Sunday, July 17, 2011

Somewhere There's A Mountain - A Pioneer Day Tribute

With grateful and loving memory of Sarah Goode Marshall (35), Lavina (12), Selena (10), Tryphena (8), Louisa (6), George (4) and Sarah Ann (2), and Sarah's sister Mariah Goode.  Sarah, a widow with six small children, had a deep desire to "Come to Zion" to be with the Saints.  She worked two years making kid gloves and as a ladies maid to afford the journey from England to America, and to purchase a handcart and the necessary supplies to join the handcart company.  Sarah and her young family were members of the first Handcart Company, led by Captain Edmund Ellsworth.   Lavina, the eldest and only 12 years of age, helped her mother pull the handcart.  Selena, age 10 was in charge of making sure the children were dressed and fed for the day, and to watch over them.  Selena shared her meager food rations with her younger siblings to encourage them along, and she prayed that she "would not feel the pangs of hunger" so she would be able to do so.   Tryphena (8), frightened the group when she became seperated from the company after falling asleep along the trail.  She found her way back, following the lights of the campfires.  Selena, Tryphena, Louisa (6), and George (4) walked barefooted all or most of the 1400 mile journey.  Sarah (2) was the only one  allowed to ride in the handcart.   

As the journey neared its end, the company camped, making repairs to the handcarts, and waiting for the 2nd handcart company to join before entering the Salt Lake Valley together midst a great celebration that was planned.  It was easier for Sarah and the children to start out earlier as the heat of the day made traveling much more difficult.  After receiving permission to leave the company for an earlier start, Sarah dressed the children in their best in preparation for entering the Valley.  When they tried to put their shoes on, they found they would no longer fit.  They pulled their handcart, and were on the crest of a hill when they saw riders in the distance shouting and waving their hats.  The frightened children huddled around their mother, crying.  They all were afraid these men might be Indians.  As the riders got closer, they realized they were frightening the little band of travelers.  They quieted their shouting and rode up to the small family.  They told Sarah they were scouts sent by Brigham Young to bring back news of the whereabouts of the company.  A couple of the riders picked up the smaller children and put them on their horses to ride back to Salt Lake with their report, while the other riders rode on to the main body of the Handcart Company. 

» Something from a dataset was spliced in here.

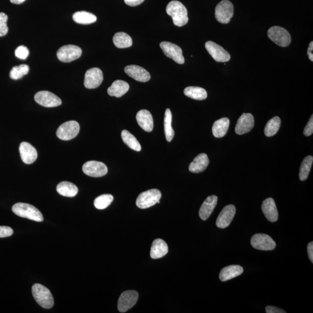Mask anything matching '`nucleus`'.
<instances>
[{"instance_id":"f257e3e1","label":"nucleus","mask_w":313,"mask_h":313,"mask_svg":"<svg viewBox=\"0 0 313 313\" xmlns=\"http://www.w3.org/2000/svg\"><path fill=\"white\" fill-rule=\"evenodd\" d=\"M166 11L167 14L172 17L173 22L177 27H182L188 23L187 10L182 3L171 2L166 7Z\"/></svg>"},{"instance_id":"f03ea898","label":"nucleus","mask_w":313,"mask_h":313,"mask_svg":"<svg viewBox=\"0 0 313 313\" xmlns=\"http://www.w3.org/2000/svg\"><path fill=\"white\" fill-rule=\"evenodd\" d=\"M13 212L21 218L28 220L41 222L44 218L41 212L34 206L23 203H16L12 208Z\"/></svg>"},{"instance_id":"7ed1b4c3","label":"nucleus","mask_w":313,"mask_h":313,"mask_svg":"<svg viewBox=\"0 0 313 313\" xmlns=\"http://www.w3.org/2000/svg\"><path fill=\"white\" fill-rule=\"evenodd\" d=\"M33 298L40 306L50 309L54 304L53 296L45 286L40 284H34L32 287Z\"/></svg>"},{"instance_id":"20e7f679","label":"nucleus","mask_w":313,"mask_h":313,"mask_svg":"<svg viewBox=\"0 0 313 313\" xmlns=\"http://www.w3.org/2000/svg\"><path fill=\"white\" fill-rule=\"evenodd\" d=\"M161 192L157 189H151L141 192L136 201L137 207L140 209H147L157 203H160Z\"/></svg>"},{"instance_id":"39448f33","label":"nucleus","mask_w":313,"mask_h":313,"mask_svg":"<svg viewBox=\"0 0 313 313\" xmlns=\"http://www.w3.org/2000/svg\"><path fill=\"white\" fill-rule=\"evenodd\" d=\"M234 15V7L229 0H222L215 8V18L219 22L227 24Z\"/></svg>"},{"instance_id":"423d86ee","label":"nucleus","mask_w":313,"mask_h":313,"mask_svg":"<svg viewBox=\"0 0 313 313\" xmlns=\"http://www.w3.org/2000/svg\"><path fill=\"white\" fill-rule=\"evenodd\" d=\"M268 35L270 40L282 47L290 45L291 42L290 34L284 28L280 27H273L269 29Z\"/></svg>"},{"instance_id":"0eeeda50","label":"nucleus","mask_w":313,"mask_h":313,"mask_svg":"<svg viewBox=\"0 0 313 313\" xmlns=\"http://www.w3.org/2000/svg\"><path fill=\"white\" fill-rule=\"evenodd\" d=\"M80 125L76 121L67 122L58 128L57 135L58 138L63 140H69L78 135Z\"/></svg>"},{"instance_id":"6e6552de","label":"nucleus","mask_w":313,"mask_h":313,"mask_svg":"<svg viewBox=\"0 0 313 313\" xmlns=\"http://www.w3.org/2000/svg\"><path fill=\"white\" fill-rule=\"evenodd\" d=\"M82 55V50L74 45H67L60 48L57 57L62 62L69 63L78 59Z\"/></svg>"},{"instance_id":"1a4fd4ad","label":"nucleus","mask_w":313,"mask_h":313,"mask_svg":"<svg viewBox=\"0 0 313 313\" xmlns=\"http://www.w3.org/2000/svg\"><path fill=\"white\" fill-rule=\"evenodd\" d=\"M139 299V294L136 291H127L120 295L118 301V310L125 312L134 307Z\"/></svg>"},{"instance_id":"9d476101","label":"nucleus","mask_w":313,"mask_h":313,"mask_svg":"<svg viewBox=\"0 0 313 313\" xmlns=\"http://www.w3.org/2000/svg\"><path fill=\"white\" fill-rule=\"evenodd\" d=\"M253 247L260 251H272L275 249L276 243L273 238L266 234H256L251 238Z\"/></svg>"},{"instance_id":"9b49d317","label":"nucleus","mask_w":313,"mask_h":313,"mask_svg":"<svg viewBox=\"0 0 313 313\" xmlns=\"http://www.w3.org/2000/svg\"><path fill=\"white\" fill-rule=\"evenodd\" d=\"M83 171L85 174L89 177L100 178L108 174V167L102 162L89 161L85 162L83 166Z\"/></svg>"},{"instance_id":"f8f14e48","label":"nucleus","mask_w":313,"mask_h":313,"mask_svg":"<svg viewBox=\"0 0 313 313\" xmlns=\"http://www.w3.org/2000/svg\"><path fill=\"white\" fill-rule=\"evenodd\" d=\"M34 100L38 104L45 108H54L62 104L61 99L54 93L47 91L38 92L34 96Z\"/></svg>"},{"instance_id":"ddd939ff","label":"nucleus","mask_w":313,"mask_h":313,"mask_svg":"<svg viewBox=\"0 0 313 313\" xmlns=\"http://www.w3.org/2000/svg\"><path fill=\"white\" fill-rule=\"evenodd\" d=\"M160 47L166 57L172 59L176 63L182 65L185 62L182 50L178 45L163 41L160 43Z\"/></svg>"},{"instance_id":"4468645a","label":"nucleus","mask_w":313,"mask_h":313,"mask_svg":"<svg viewBox=\"0 0 313 313\" xmlns=\"http://www.w3.org/2000/svg\"><path fill=\"white\" fill-rule=\"evenodd\" d=\"M205 49L215 61L218 62H229L231 59L230 55L223 47L213 41L206 42Z\"/></svg>"},{"instance_id":"2eb2a0df","label":"nucleus","mask_w":313,"mask_h":313,"mask_svg":"<svg viewBox=\"0 0 313 313\" xmlns=\"http://www.w3.org/2000/svg\"><path fill=\"white\" fill-rule=\"evenodd\" d=\"M103 80L104 75L100 68H90L85 75L84 86L88 89H95L100 86Z\"/></svg>"},{"instance_id":"dca6fc26","label":"nucleus","mask_w":313,"mask_h":313,"mask_svg":"<svg viewBox=\"0 0 313 313\" xmlns=\"http://www.w3.org/2000/svg\"><path fill=\"white\" fill-rule=\"evenodd\" d=\"M236 209L233 205H229L222 210L219 215L216 224L218 228L225 229L229 227L233 220Z\"/></svg>"},{"instance_id":"f3484780","label":"nucleus","mask_w":313,"mask_h":313,"mask_svg":"<svg viewBox=\"0 0 313 313\" xmlns=\"http://www.w3.org/2000/svg\"><path fill=\"white\" fill-rule=\"evenodd\" d=\"M254 117L251 113H243L238 119L235 131L239 135L250 132L254 127Z\"/></svg>"},{"instance_id":"a211bd4d","label":"nucleus","mask_w":313,"mask_h":313,"mask_svg":"<svg viewBox=\"0 0 313 313\" xmlns=\"http://www.w3.org/2000/svg\"><path fill=\"white\" fill-rule=\"evenodd\" d=\"M125 72L131 78L139 82H148L151 78L149 73L144 68L139 66H127L125 67Z\"/></svg>"},{"instance_id":"6ab92c4d","label":"nucleus","mask_w":313,"mask_h":313,"mask_svg":"<svg viewBox=\"0 0 313 313\" xmlns=\"http://www.w3.org/2000/svg\"><path fill=\"white\" fill-rule=\"evenodd\" d=\"M19 152L21 158L25 164H31L37 158V152L31 144L23 141L20 145Z\"/></svg>"},{"instance_id":"aec40b11","label":"nucleus","mask_w":313,"mask_h":313,"mask_svg":"<svg viewBox=\"0 0 313 313\" xmlns=\"http://www.w3.org/2000/svg\"><path fill=\"white\" fill-rule=\"evenodd\" d=\"M261 209L267 220L271 222H276L278 219V212L275 201L272 198L263 201Z\"/></svg>"},{"instance_id":"412c9836","label":"nucleus","mask_w":313,"mask_h":313,"mask_svg":"<svg viewBox=\"0 0 313 313\" xmlns=\"http://www.w3.org/2000/svg\"><path fill=\"white\" fill-rule=\"evenodd\" d=\"M218 203V197L212 195L207 197L204 201L200 209L199 216L203 221L207 220L211 215L214 209L215 208Z\"/></svg>"},{"instance_id":"4be33fe9","label":"nucleus","mask_w":313,"mask_h":313,"mask_svg":"<svg viewBox=\"0 0 313 313\" xmlns=\"http://www.w3.org/2000/svg\"><path fill=\"white\" fill-rule=\"evenodd\" d=\"M136 120L139 126L147 132L153 130V118L151 112L147 110H141L136 114Z\"/></svg>"},{"instance_id":"5701e85b","label":"nucleus","mask_w":313,"mask_h":313,"mask_svg":"<svg viewBox=\"0 0 313 313\" xmlns=\"http://www.w3.org/2000/svg\"><path fill=\"white\" fill-rule=\"evenodd\" d=\"M168 245L164 240L160 238L154 240L151 251V256L152 259L161 258L168 254Z\"/></svg>"},{"instance_id":"b1692460","label":"nucleus","mask_w":313,"mask_h":313,"mask_svg":"<svg viewBox=\"0 0 313 313\" xmlns=\"http://www.w3.org/2000/svg\"><path fill=\"white\" fill-rule=\"evenodd\" d=\"M209 161L207 154L201 153L197 156L189 166L191 173L199 174L203 172L209 165Z\"/></svg>"},{"instance_id":"393cba45","label":"nucleus","mask_w":313,"mask_h":313,"mask_svg":"<svg viewBox=\"0 0 313 313\" xmlns=\"http://www.w3.org/2000/svg\"><path fill=\"white\" fill-rule=\"evenodd\" d=\"M244 269L241 266L230 265L222 269L220 278L221 281L225 282L242 275Z\"/></svg>"},{"instance_id":"a878e982","label":"nucleus","mask_w":313,"mask_h":313,"mask_svg":"<svg viewBox=\"0 0 313 313\" xmlns=\"http://www.w3.org/2000/svg\"><path fill=\"white\" fill-rule=\"evenodd\" d=\"M130 85L126 81L116 80L108 88V93L111 97L120 98L129 91Z\"/></svg>"},{"instance_id":"bb28decb","label":"nucleus","mask_w":313,"mask_h":313,"mask_svg":"<svg viewBox=\"0 0 313 313\" xmlns=\"http://www.w3.org/2000/svg\"><path fill=\"white\" fill-rule=\"evenodd\" d=\"M230 125V120L227 118H222L214 123L212 133L214 136L221 138L226 135Z\"/></svg>"},{"instance_id":"cd10ccee","label":"nucleus","mask_w":313,"mask_h":313,"mask_svg":"<svg viewBox=\"0 0 313 313\" xmlns=\"http://www.w3.org/2000/svg\"><path fill=\"white\" fill-rule=\"evenodd\" d=\"M57 190L59 195L64 197H74L78 194V188L75 184L68 182H62L58 184Z\"/></svg>"},{"instance_id":"c85d7f7f","label":"nucleus","mask_w":313,"mask_h":313,"mask_svg":"<svg viewBox=\"0 0 313 313\" xmlns=\"http://www.w3.org/2000/svg\"><path fill=\"white\" fill-rule=\"evenodd\" d=\"M75 22L81 25H89L95 22L97 18L95 15L86 11H79L73 15Z\"/></svg>"},{"instance_id":"c756f323","label":"nucleus","mask_w":313,"mask_h":313,"mask_svg":"<svg viewBox=\"0 0 313 313\" xmlns=\"http://www.w3.org/2000/svg\"><path fill=\"white\" fill-rule=\"evenodd\" d=\"M184 93L186 97L197 101H203L207 99V92L203 88L188 87L184 89Z\"/></svg>"},{"instance_id":"7c9ffc66","label":"nucleus","mask_w":313,"mask_h":313,"mask_svg":"<svg viewBox=\"0 0 313 313\" xmlns=\"http://www.w3.org/2000/svg\"><path fill=\"white\" fill-rule=\"evenodd\" d=\"M113 42L118 49L129 48L132 45V38L126 33L119 32L113 37Z\"/></svg>"},{"instance_id":"2f4dec72","label":"nucleus","mask_w":313,"mask_h":313,"mask_svg":"<svg viewBox=\"0 0 313 313\" xmlns=\"http://www.w3.org/2000/svg\"><path fill=\"white\" fill-rule=\"evenodd\" d=\"M172 113L170 109L165 110L164 118V131L166 139L170 142L174 138L175 131L172 127Z\"/></svg>"},{"instance_id":"473e14b6","label":"nucleus","mask_w":313,"mask_h":313,"mask_svg":"<svg viewBox=\"0 0 313 313\" xmlns=\"http://www.w3.org/2000/svg\"><path fill=\"white\" fill-rule=\"evenodd\" d=\"M122 138L124 142L131 149L136 152H140L141 151V148L139 141L129 131L127 130L123 131L122 132Z\"/></svg>"},{"instance_id":"72a5a7b5","label":"nucleus","mask_w":313,"mask_h":313,"mask_svg":"<svg viewBox=\"0 0 313 313\" xmlns=\"http://www.w3.org/2000/svg\"><path fill=\"white\" fill-rule=\"evenodd\" d=\"M281 126V119L279 117H274L267 124L264 128V134L268 137L275 135Z\"/></svg>"},{"instance_id":"f704fd0d","label":"nucleus","mask_w":313,"mask_h":313,"mask_svg":"<svg viewBox=\"0 0 313 313\" xmlns=\"http://www.w3.org/2000/svg\"><path fill=\"white\" fill-rule=\"evenodd\" d=\"M313 162V157L308 156L304 158L299 171V179L301 181H306L310 173Z\"/></svg>"},{"instance_id":"c9c22d12","label":"nucleus","mask_w":313,"mask_h":313,"mask_svg":"<svg viewBox=\"0 0 313 313\" xmlns=\"http://www.w3.org/2000/svg\"><path fill=\"white\" fill-rule=\"evenodd\" d=\"M114 197L111 195H103L97 197L94 201V205L98 209H104L113 202Z\"/></svg>"},{"instance_id":"e433bc0d","label":"nucleus","mask_w":313,"mask_h":313,"mask_svg":"<svg viewBox=\"0 0 313 313\" xmlns=\"http://www.w3.org/2000/svg\"><path fill=\"white\" fill-rule=\"evenodd\" d=\"M29 66L27 65H21L16 66L12 68L10 71V77L12 80H18L28 74Z\"/></svg>"},{"instance_id":"4c0bfd02","label":"nucleus","mask_w":313,"mask_h":313,"mask_svg":"<svg viewBox=\"0 0 313 313\" xmlns=\"http://www.w3.org/2000/svg\"><path fill=\"white\" fill-rule=\"evenodd\" d=\"M8 15L5 13L0 12V37L5 36L8 32Z\"/></svg>"},{"instance_id":"58836bf2","label":"nucleus","mask_w":313,"mask_h":313,"mask_svg":"<svg viewBox=\"0 0 313 313\" xmlns=\"http://www.w3.org/2000/svg\"><path fill=\"white\" fill-rule=\"evenodd\" d=\"M15 54L17 58L25 60L29 55V51L27 46L21 45L16 49Z\"/></svg>"},{"instance_id":"ea45409f","label":"nucleus","mask_w":313,"mask_h":313,"mask_svg":"<svg viewBox=\"0 0 313 313\" xmlns=\"http://www.w3.org/2000/svg\"><path fill=\"white\" fill-rule=\"evenodd\" d=\"M14 233V231L10 227L0 226V238L11 236Z\"/></svg>"},{"instance_id":"a19ab883","label":"nucleus","mask_w":313,"mask_h":313,"mask_svg":"<svg viewBox=\"0 0 313 313\" xmlns=\"http://www.w3.org/2000/svg\"><path fill=\"white\" fill-rule=\"evenodd\" d=\"M313 132V115H311L309 121H308L306 126L304 128L303 131L304 135L306 136H309L312 134Z\"/></svg>"},{"instance_id":"79ce46f5","label":"nucleus","mask_w":313,"mask_h":313,"mask_svg":"<svg viewBox=\"0 0 313 313\" xmlns=\"http://www.w3.org/2000/svg\"><path fill=\"white\" fill-rule=\"evenodd\" d=\"M266 311L267 313H285L284 310L281 309V308L269 306L266 307Z\"/></svg>"},{"instance_id":"37998d69","label":"nucleus","mask_w":313,"mask_h":313,"mask_svg":"<svg viewBox=\"0 0 313 313\" xmlns=\"http://www.w3.org/2000/svg\"><path fill=\"white\" fill-rule=\"evenodd\" d=\"M145 0H124L127 5L131 7H136L144 2Z\"/></svg>"},{"instance_id":"c03bdc74","label":"nucleus","mask_w":313,"mask_h":313,"mask_svg":"<svg viewBox=\"0 0 313 313\" xmlns=\"http://www.w3.org/2000/svg\"><path fill=\"white\" fill-rule=\"evenodd\" d=\"M307 252L311 263H313V242H310L308 244Z\"/></svg>"},{"instance_id":"a18cd8bd","label":"nucleus","mask_w":313,"mask_h":313,"mask_svg":"<svg viewBox=\"0 0 313 313\" xmlns=\"http://www.w3.org/2000/svg\"><path fill=\"white\" fill-rule=\"evenodd\" d=\"M312 50H313V42L311 41L309 44V46H308V49L307 50V55L308 56V58H309L311 62L313 61Z\"/></svg>"},{"instance_id":"49530a36","label":"nucleus","mask_w":313,"mask_h":313,"mask_svg":"<svg viewBox=\"0 0 313 313\" xmlns=\"http://www.w3.org/2000/svg\"><path fill=\"white\" fill-rule=\"evenodd\" d=\"M26 0H10V2L12 4H20L25 2Z\"/></svg>"}]
</instances>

They took the children to a place that may have been a Relief Society building.  One of the women was holding Louisa on her lap, and was sobbing as she saw the skin hanging from her little arms as the sunlight shone through the window.  Another of the children, saw some tomatoes ripening on the window sill.  They were the most beautiful thing the children had ever seen.  The women, noticing their interest, asked if the child would like one, and of course they nodded yes.  One of the ladies encouraged the children to take a bite, "It's good!"  However, to the children, the tomato was far better to look at than to eat.

The rest of the Handcart Company came in with great pomp and circumstance, a band and parade and "the first to enter" were heralded and undoubtedly greeted by Brother Brigham and other dignitaries.  The little group that had arrived a day earlier, arrived in a much quieter fashion, but they did arrive.